(Stored data entries)
————————
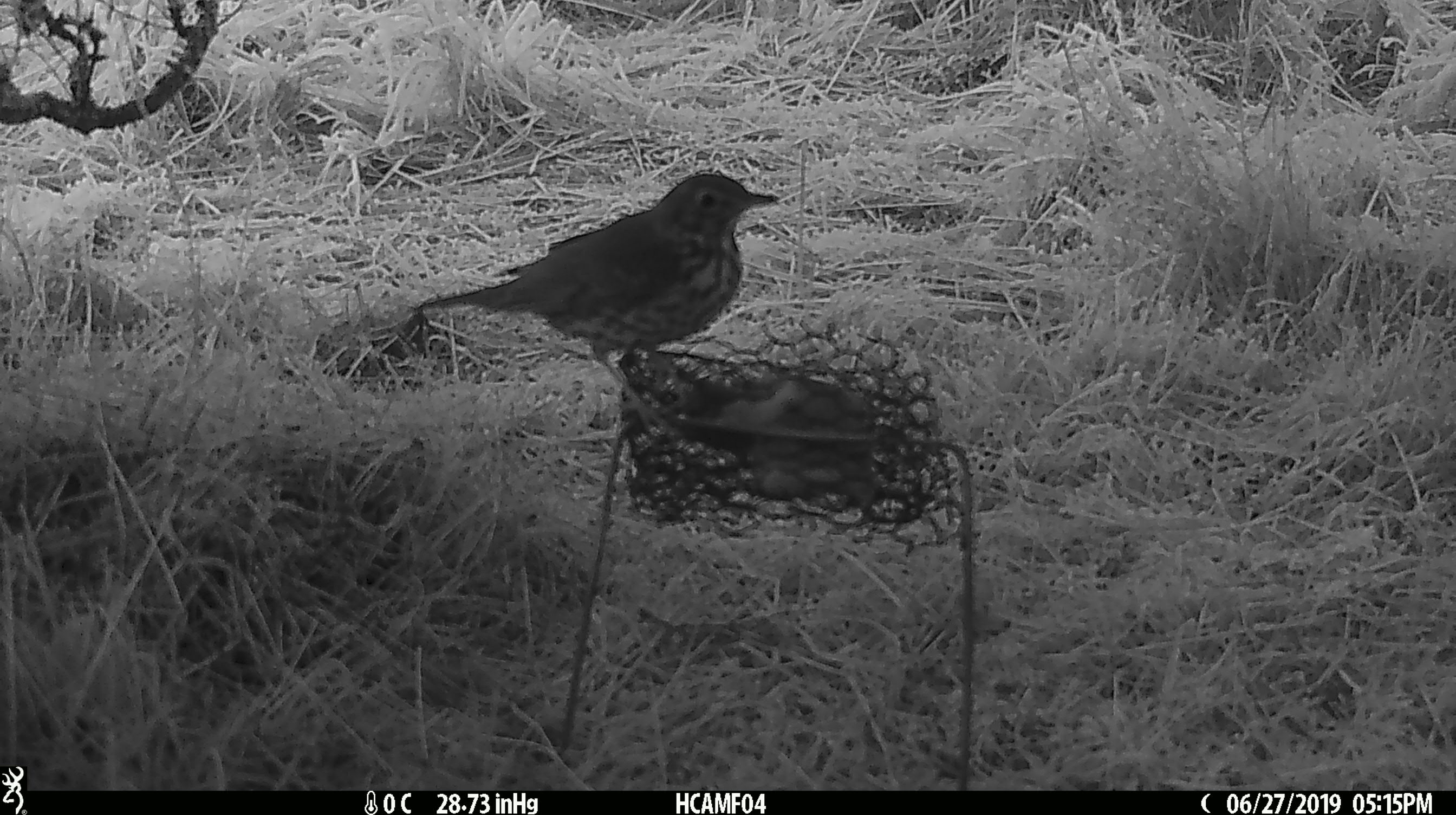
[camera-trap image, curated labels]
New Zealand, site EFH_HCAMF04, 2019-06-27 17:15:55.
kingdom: Animalia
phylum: Chordata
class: Aves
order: Passeriformes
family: Turdidae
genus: Turdus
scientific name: Turdus philomelos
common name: song thrush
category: thrush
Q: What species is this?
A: Thrush (song thrush) (Turdus philomelos).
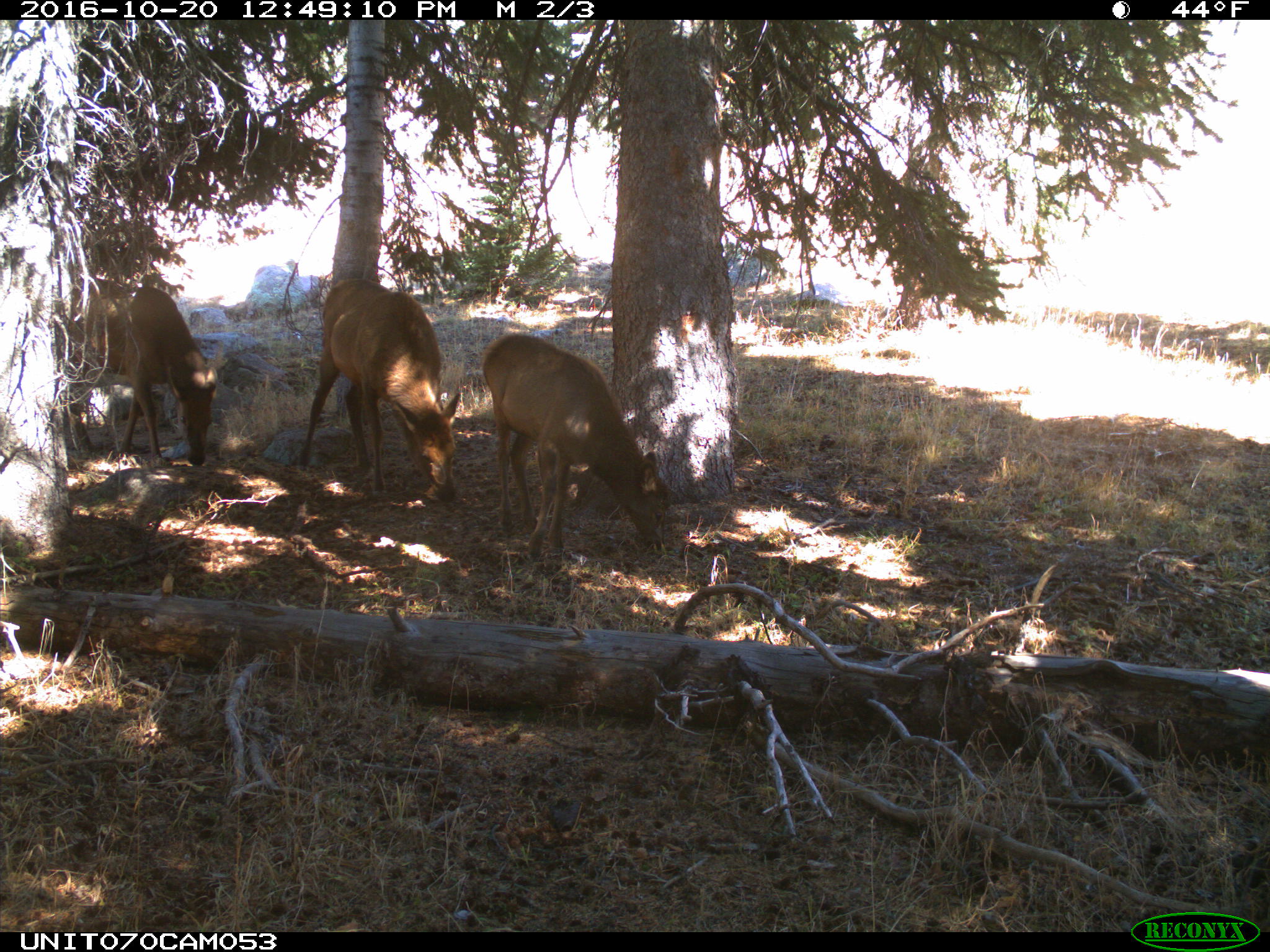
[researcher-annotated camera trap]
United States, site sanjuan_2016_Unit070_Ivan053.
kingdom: Animalia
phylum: Chordata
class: Mammalia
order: Artiodactyla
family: Cervidae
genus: Cervus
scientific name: Cervus elaphus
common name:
————————
▶ _Brief_:
Retype every entry verbatim and exclude the pictures from the copy.

▶ _Task output_:
[camera-trap image, curated labels]
New Zealand, site EFH_HCAMF04, 2019-06-27 17:15:55.
kingdom: Animalia
phylum: Chordata
class: Aves
order: Passeriformes
family: Turdidae
genus: Turdus
scientific name: Turdus philomelos
common name: song thrush
category: thrush
Q: What species is this?
A: Thrush (song thrush) (Turdus philomelos).
[researcher-annotated camera trap]
United States, site sanjuan_2016_Unit070_Ivan053.
kingdom: Animalia
phylum: Chordata
class: Mammalia
order: Artiodactyla
family: Cervidae
genus: Cervus
scientific name: Cervus elaphus
common name:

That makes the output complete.